Speaking at the Trading Architecture Asia event in the city late last week, the executive director for the SFC's enforcement division notes that brokers will only be held liable for sending an aberrant algorithm to the market if they had “a high degree of knowledge” about the client’s trading intent.

It is not that the Securities and Futures Commission (SFC) requires brokers to have a crystal ball when it comes to client intent on algo trading, but that “the degree of knowledge that needs to exist is very high…it is almost saying that the intermediary itself is participating in the conduct [of the client]”.

Hong Kong has joined other jurisdictions such as those in Australia and India in setting up a new supervisory legal framework for algo trading, with consultation in progress on placing greater onus on intermediaries to monitor the risk of electronic trading. 

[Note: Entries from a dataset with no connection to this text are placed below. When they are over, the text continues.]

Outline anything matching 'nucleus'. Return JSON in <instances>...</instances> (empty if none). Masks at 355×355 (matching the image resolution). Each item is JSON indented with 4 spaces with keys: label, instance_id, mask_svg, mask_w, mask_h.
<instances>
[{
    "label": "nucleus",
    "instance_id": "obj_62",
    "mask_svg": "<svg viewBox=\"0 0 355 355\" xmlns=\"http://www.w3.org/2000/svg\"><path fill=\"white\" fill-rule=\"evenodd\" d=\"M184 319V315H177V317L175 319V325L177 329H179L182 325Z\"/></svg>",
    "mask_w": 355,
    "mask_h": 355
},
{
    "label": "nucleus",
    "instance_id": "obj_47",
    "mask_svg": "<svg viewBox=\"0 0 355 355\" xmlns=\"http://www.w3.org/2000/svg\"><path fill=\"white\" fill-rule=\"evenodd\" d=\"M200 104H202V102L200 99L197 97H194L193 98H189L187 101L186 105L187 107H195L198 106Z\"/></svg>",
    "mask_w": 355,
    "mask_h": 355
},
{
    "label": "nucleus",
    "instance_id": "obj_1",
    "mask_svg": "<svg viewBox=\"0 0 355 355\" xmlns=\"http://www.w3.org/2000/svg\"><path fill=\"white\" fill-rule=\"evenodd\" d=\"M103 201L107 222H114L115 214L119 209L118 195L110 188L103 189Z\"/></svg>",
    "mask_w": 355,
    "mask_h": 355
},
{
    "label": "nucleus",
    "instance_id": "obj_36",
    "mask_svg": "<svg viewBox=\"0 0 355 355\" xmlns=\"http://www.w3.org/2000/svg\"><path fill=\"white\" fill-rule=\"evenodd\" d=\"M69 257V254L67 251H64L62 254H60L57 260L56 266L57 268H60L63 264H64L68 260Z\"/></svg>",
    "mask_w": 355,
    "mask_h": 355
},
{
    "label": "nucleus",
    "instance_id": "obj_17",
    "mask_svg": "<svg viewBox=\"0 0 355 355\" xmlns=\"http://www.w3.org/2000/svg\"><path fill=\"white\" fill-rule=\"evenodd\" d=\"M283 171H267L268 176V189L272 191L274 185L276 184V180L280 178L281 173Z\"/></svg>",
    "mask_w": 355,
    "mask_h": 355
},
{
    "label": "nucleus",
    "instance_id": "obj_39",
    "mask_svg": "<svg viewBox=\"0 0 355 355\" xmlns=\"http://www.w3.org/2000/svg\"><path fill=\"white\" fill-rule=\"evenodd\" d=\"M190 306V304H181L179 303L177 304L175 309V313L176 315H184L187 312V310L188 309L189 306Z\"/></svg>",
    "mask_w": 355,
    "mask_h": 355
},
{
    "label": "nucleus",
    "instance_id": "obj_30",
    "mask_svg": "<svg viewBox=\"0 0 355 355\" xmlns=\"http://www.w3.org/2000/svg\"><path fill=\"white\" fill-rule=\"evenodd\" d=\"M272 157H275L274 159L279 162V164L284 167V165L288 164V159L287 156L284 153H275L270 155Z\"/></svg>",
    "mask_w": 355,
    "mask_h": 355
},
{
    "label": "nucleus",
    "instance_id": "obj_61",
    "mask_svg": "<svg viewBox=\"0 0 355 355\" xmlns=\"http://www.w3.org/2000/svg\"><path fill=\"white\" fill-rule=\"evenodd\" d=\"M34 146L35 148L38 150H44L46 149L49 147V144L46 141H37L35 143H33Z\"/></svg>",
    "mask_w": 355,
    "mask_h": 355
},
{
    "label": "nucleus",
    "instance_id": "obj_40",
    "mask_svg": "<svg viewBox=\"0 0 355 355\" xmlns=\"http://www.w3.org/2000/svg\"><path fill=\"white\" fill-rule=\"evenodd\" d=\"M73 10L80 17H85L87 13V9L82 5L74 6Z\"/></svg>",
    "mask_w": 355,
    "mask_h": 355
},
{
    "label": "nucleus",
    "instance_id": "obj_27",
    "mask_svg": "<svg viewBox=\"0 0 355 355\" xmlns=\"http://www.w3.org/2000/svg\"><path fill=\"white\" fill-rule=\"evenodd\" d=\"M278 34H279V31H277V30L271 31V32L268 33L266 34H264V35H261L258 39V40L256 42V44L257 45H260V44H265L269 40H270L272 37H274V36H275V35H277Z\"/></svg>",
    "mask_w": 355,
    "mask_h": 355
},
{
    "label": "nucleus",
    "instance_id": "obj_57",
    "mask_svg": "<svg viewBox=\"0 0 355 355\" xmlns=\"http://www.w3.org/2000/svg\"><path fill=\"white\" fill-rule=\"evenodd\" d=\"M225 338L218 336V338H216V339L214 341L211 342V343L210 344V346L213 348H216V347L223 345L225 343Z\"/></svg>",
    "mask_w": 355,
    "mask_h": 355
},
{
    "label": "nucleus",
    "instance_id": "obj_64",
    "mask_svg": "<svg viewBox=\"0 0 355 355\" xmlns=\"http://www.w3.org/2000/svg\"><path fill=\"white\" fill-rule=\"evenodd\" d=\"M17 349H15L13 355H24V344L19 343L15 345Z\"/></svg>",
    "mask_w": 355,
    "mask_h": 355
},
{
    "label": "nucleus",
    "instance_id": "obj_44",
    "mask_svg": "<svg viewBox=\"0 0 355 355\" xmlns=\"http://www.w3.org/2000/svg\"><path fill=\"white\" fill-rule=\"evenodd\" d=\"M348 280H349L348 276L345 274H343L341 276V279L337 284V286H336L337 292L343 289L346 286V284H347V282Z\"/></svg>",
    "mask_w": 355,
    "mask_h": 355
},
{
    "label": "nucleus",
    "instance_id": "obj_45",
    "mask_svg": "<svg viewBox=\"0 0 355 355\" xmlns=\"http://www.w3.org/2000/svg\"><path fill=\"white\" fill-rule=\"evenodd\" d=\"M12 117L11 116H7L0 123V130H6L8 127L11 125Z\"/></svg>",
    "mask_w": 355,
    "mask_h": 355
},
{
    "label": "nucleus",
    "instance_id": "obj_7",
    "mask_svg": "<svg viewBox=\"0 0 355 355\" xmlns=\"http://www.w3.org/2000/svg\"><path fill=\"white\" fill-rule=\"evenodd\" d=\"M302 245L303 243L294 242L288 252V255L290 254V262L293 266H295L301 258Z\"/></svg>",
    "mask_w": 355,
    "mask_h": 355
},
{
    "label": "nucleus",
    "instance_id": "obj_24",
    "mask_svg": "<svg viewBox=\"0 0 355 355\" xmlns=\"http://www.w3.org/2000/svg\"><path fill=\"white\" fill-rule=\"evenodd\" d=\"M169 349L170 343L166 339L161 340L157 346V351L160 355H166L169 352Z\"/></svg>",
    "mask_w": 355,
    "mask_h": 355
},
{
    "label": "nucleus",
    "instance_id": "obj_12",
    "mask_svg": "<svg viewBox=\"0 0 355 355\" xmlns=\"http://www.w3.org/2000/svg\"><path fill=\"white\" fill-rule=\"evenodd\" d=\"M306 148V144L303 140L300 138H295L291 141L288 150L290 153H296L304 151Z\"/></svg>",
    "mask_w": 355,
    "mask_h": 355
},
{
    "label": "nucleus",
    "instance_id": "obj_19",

Asia lags the US in particular in its adoption of algo trading, while high costs and market structure issues such as settlement delay have kept high-frequency traders away from many Asian cash equity markets.

But market-maker Knight Capital’s aberrant algo in the US this summer, which resulted in losses of $440 million to the firm, following on from the flash crash in May 2010 have heightened regulatory scrutiny of this area globally, including in Asia.

Steward’s aim was to sooth concerns over the proposed onus on brokers, saying that for the most part they would not have enough information to assess what the order was doing or what the clients’ intent might be.

“If an intermediary has additional knowledge about a client’s purpose, in combination with receiving the order, [but] does not proceed to join the two together and ask questions [of its client],” then the broker would be subject to investigation by the regulator, he said.

The broking community has pushed back against planned SFC rules to impose pre- and post-trade checks and controls on clients using algo connectivity, such as direct market access, and the increased onus on brokers to prevent algos from sending manipulative, erroneous or abusive orders.

Some brokers feel the exchange is in the best position to impose these risk controls, or filters, as a market-neutral operator that should monitor systemic risk. Brokers, in particular, feel that they are being hard-squeezed to play the role of a supervisor or scapegoat in case an algo goes wrong and causes wild swings to the market.

But brokers should still assume some responsibilities for monitoring pre-trade risk, suggests Steward, as they have a relationship with the clients and best understand their trading objectives.

He notes that since 2008 the SFC has issued 18 compliance advice letters to intermediaries after witnessing disruptive prices or stock spikes mainly caused by algos.

“[These proposed requirements] are not built on fears but on our experience of looking at these issues in the market over the past four years,” stresses Steward.

“Electronic trading and innovation is far from being demonised. [The requirements] are permissive rather than inhibitive on the condition that there are responsibilities put in place.”

He says the SFC has drafted the proposals to ensure intermediaries in Hong Kong will be “confident masters of new technology, not servants, or worse, victims”. The consultation process is due to close on September 24.